Kalian tau, kau tidak harus menjadi dirimu dalam dunia virtual. Kalian kini bebas menjadi individu yang kalian inginkan. Kalian pengen jadi naga seperti Tom di Second Lifenya? Silakan! Kalian ingin menjadi transgender? Silakan! God won’t be mad at you loh.. tapi kalau ingin menggunakan identitas asli? Gak masalah! Selain itu, jika kita memiliki avatar dan memainkan kehidupan virtual, itu dapat berdampak ke kesehatan baik fisik maupun mental. Tom menyebutkan bahwa ada informannya yang terkena gejala parkinsons yang perlahan dapat menggerakkan tubuhnya karena sering bermain second life. Ada juga informan Tom yang menjadi tidak fobia terhadap ketinggian semenjak ia membiasakan diri untuk keluar masuk ruangan, menatap kebawah dari ketinggian di mall dalam second life. Entah ya, menurutku apa sistem syaraf kita emang udah terhubung dengan avatar di dunia virtual? Atau kah self fulfilling prophecy theory works out in these case? Atau alam bawah sadar kita yang tergerak? Apapun itu, penelitian psikoanalisis kayaknya bakal bisa menjelaskan fenomena ini deh (*panggil mas Firman kom08 hehe)

3. Community

Jelas! Bagi orang-orang yang ingin bisa berbagi dengan bebas apa yang ia rasakan dengan orang lain, orang dengan identitas lain, dunia virtual mungkin bisa menjadi pilihan mereka. Komunitas virtual ini bisa kita temukan dimana-mana di dunia virtual kok.

4. Economics

Yah ini juga pasti. Game-game online besar kebanyakan dimiliki oleh korporasi besar. Kalau game yang dipasarkan melejit di pasar, seperti second life atau dota, jelas korporasi mendapatkan untungnya. Bahkan, pemain game pun dapat mendapatkan uang dari permainan tersebut. Currency dalam second life itu memiliki nilai yang sama dengan nilai dollar. Kalau kau punya uang di second life dan ingin kau tukarkan dalam bentuk dollar, well.. itu bisa saja.
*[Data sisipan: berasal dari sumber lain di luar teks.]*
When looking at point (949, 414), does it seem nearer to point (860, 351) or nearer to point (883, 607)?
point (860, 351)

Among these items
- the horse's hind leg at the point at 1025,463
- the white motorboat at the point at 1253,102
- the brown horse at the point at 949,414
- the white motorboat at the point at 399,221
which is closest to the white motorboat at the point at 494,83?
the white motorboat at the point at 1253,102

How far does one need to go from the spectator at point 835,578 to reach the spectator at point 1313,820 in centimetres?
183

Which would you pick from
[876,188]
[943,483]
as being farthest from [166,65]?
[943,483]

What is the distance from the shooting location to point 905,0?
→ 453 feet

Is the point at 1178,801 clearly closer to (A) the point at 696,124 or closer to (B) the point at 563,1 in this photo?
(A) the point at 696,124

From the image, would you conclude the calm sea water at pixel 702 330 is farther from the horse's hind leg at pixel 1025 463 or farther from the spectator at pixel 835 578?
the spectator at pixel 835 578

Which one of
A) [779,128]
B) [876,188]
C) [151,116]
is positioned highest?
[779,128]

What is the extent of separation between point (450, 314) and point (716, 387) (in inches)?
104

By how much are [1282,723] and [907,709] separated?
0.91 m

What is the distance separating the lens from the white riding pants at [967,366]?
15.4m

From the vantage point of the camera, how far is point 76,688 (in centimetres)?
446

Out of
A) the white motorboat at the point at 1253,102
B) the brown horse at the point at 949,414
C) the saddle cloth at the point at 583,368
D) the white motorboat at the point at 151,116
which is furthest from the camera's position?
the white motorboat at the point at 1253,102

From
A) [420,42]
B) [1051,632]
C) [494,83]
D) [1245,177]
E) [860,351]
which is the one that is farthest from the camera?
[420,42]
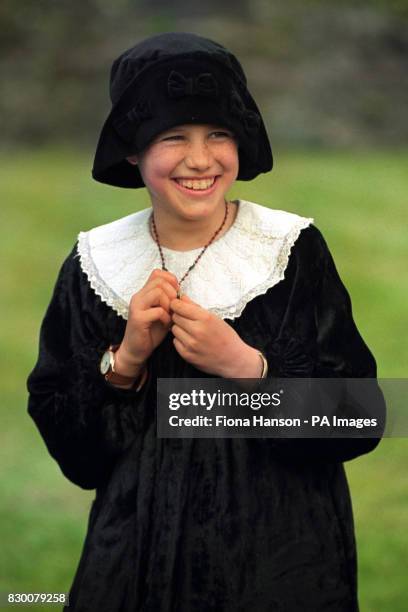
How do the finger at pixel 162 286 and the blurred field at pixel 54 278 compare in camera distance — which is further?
the blurred field at pixel 54 278

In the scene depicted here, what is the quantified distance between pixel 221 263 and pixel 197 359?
18 cm

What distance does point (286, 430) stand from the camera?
5.91 ft

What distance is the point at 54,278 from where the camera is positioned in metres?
5.05

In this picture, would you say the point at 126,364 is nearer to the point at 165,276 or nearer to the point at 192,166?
the point at 165,276

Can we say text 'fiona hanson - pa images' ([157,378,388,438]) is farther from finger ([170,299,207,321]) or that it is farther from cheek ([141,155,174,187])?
cheek ([141,155,174,187])

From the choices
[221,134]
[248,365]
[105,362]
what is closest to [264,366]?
[248,365]

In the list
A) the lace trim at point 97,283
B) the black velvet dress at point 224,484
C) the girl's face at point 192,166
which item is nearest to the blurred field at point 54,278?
the black velvet dress at point 224,484

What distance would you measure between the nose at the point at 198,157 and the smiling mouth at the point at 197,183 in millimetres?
20

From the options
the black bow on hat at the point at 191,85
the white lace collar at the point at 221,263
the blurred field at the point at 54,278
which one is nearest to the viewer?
the black bow on hat at the point at 191,85

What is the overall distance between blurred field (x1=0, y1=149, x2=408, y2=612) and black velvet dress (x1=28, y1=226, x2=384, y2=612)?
48.7 inches

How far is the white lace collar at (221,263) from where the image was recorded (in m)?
1.84

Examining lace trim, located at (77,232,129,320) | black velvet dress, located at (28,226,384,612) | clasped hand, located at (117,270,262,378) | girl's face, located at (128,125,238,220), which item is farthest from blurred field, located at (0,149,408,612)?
girl's face, located at (128,125,238,220)

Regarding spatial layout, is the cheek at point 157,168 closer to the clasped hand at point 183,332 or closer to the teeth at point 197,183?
the teeth at point 197,183

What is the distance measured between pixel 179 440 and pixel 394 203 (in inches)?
138
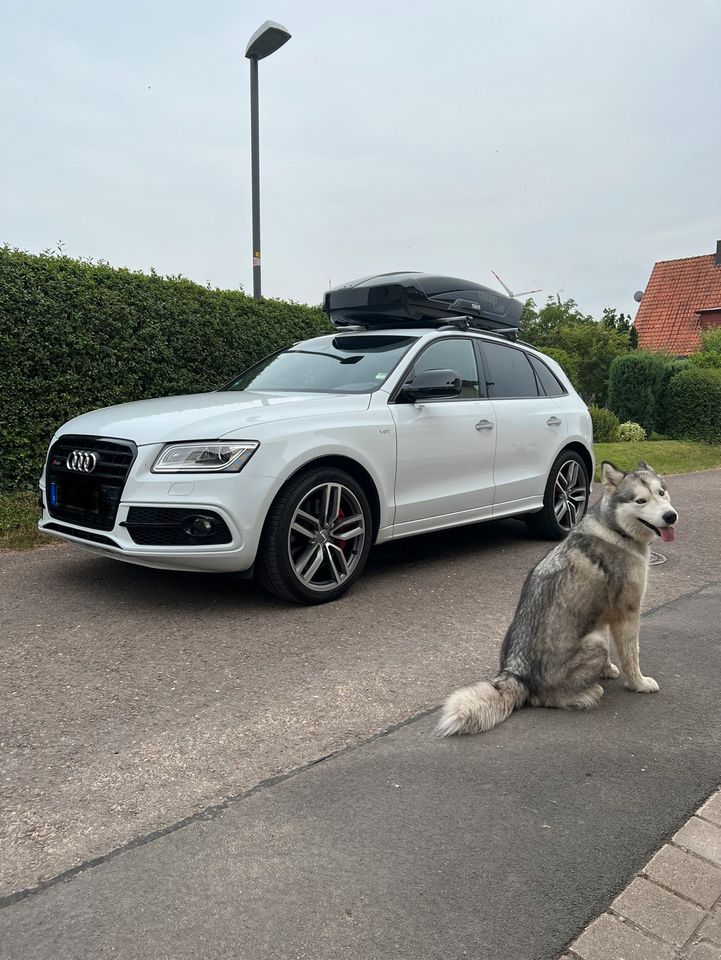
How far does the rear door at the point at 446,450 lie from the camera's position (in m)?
5.63

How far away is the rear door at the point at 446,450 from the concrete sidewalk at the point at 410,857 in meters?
2.49

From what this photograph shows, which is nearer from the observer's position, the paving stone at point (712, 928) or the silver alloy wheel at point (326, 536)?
the paving stone at point (712, 928)

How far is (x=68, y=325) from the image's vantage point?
7.59 metres

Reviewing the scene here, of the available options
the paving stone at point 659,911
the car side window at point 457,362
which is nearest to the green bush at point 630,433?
the car side window at point 457,362

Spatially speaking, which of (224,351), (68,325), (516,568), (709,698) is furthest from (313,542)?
(224,351)

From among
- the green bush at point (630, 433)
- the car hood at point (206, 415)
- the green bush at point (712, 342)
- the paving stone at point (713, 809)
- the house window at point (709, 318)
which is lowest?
the green bush at point (630, 433)

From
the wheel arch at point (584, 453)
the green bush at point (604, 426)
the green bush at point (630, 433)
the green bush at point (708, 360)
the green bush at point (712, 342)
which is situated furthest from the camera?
the green bush at point (712, 342)

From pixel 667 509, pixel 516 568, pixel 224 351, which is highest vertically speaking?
pixel 224 351

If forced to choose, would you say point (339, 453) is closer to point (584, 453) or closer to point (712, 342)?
point (584, 453)

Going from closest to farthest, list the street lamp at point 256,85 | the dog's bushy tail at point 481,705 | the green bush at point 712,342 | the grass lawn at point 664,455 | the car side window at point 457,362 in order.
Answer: the dog's bushy tail at point 481,705
the car side window at point 457,362
the street lamp at point 256,85
the grass lawn at point 664,455
the green bush at point 712,342

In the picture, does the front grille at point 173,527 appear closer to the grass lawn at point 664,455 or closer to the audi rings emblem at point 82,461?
the audi rings emblem at point 82,461

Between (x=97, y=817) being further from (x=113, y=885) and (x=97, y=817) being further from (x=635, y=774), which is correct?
(x=635, y=774)

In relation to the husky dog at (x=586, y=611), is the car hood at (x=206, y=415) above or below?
above

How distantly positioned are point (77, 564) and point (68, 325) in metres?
2.73
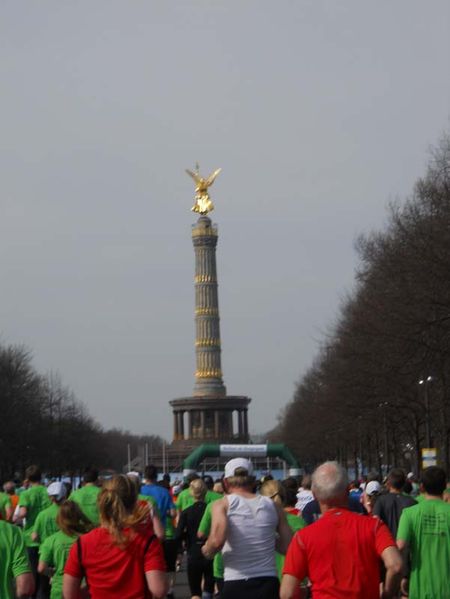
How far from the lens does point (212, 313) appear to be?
12412 cm

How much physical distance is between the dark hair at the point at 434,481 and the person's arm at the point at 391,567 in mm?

Dalam diskusi, dosen kita tercinta, Mbak Kandi, menanyakan beberapa hal terkait dengan identitas dan dominasi. Mbak Kandi menceritakan pengalamannya saat memasukkan first name yang ke-indonesia-an dalam second life, tapi last name yang kemudian muncul adalah nama-nama dengan citarasa kebarat-baratan. Anggap saja mbak Kandi mengetikan kata “Sri” pada kolom first name. Di kolom last name, yang muncul malah seperti ini “william”, “jones”, yah soso lah.. Mbak Kandi pun menyadari bahwa masih ada suatu bentuk dominasi dari suatu identitas tertentu. Siapa lagi kalau bukan identitas dari barat. Jika dunia virtual menawarkan kebebasan dalam beridentitas, mengapa masih saja dibatasi oleh dominasi identitas tertentu.

Tapi menurutku, hal tersebut juga belum bisa dikatakan sebagai dominasi sih. Simply,karena mungkin pembuatnya belum tau identitas khas (dalam hal ini nama) Indonesia atau identitas lain. Penggunaan format nama first name dan last name pun juga bukan khas Indonesia banget kan? Well, sekali lagi, mungkin pembuatnya gak pernah tau Indonesia. who knows loh.. kan kita belum tanya (ntar lama-lama kasus ini bisa dianalisis pake metode wacana-site of production.. haha)

Anyway, Tom berkata mengenai dua hal yang menarik seputar dunia virtual..

Pertama mengenai internet di masa terdahulu dan sekarang. Dulu, di tahun 1996 situs McD pertama kali diluncurkan dengan sangat sederhana! Sekarang, jejaring sosial ada dimana-mana. Twitter, misalnya. Pertanyaannya kemudian adalah kenapa ya di tahun 1996 Twitter kok gak ada? Padahal secara pembuatan (koding2 gitu), twitter, menurut Tom, lebih mudah dibuat dan dikelola. Dan jawaban cerdik dari Tom adalah, hanya pada imajinasi. Pada tahun 1996, belum ada orang yang memikirkan lebih jauh akan dibuat seperti apakah situs di internet. Dengan kata lain, belum ada ide, belum ada bayangan untuk menciptakan hal itu. Kalau bisa kukatakan, lagi-lagi inovasi lah yang dapat mengguncang dunia –bahkan, stabilitas dunia. Dan tiba-tiba teringat omongannya mas Prima, “kalo gak mau ada perubahan ya jangan ciptakan inovasi” (gitu ya mas Prim?)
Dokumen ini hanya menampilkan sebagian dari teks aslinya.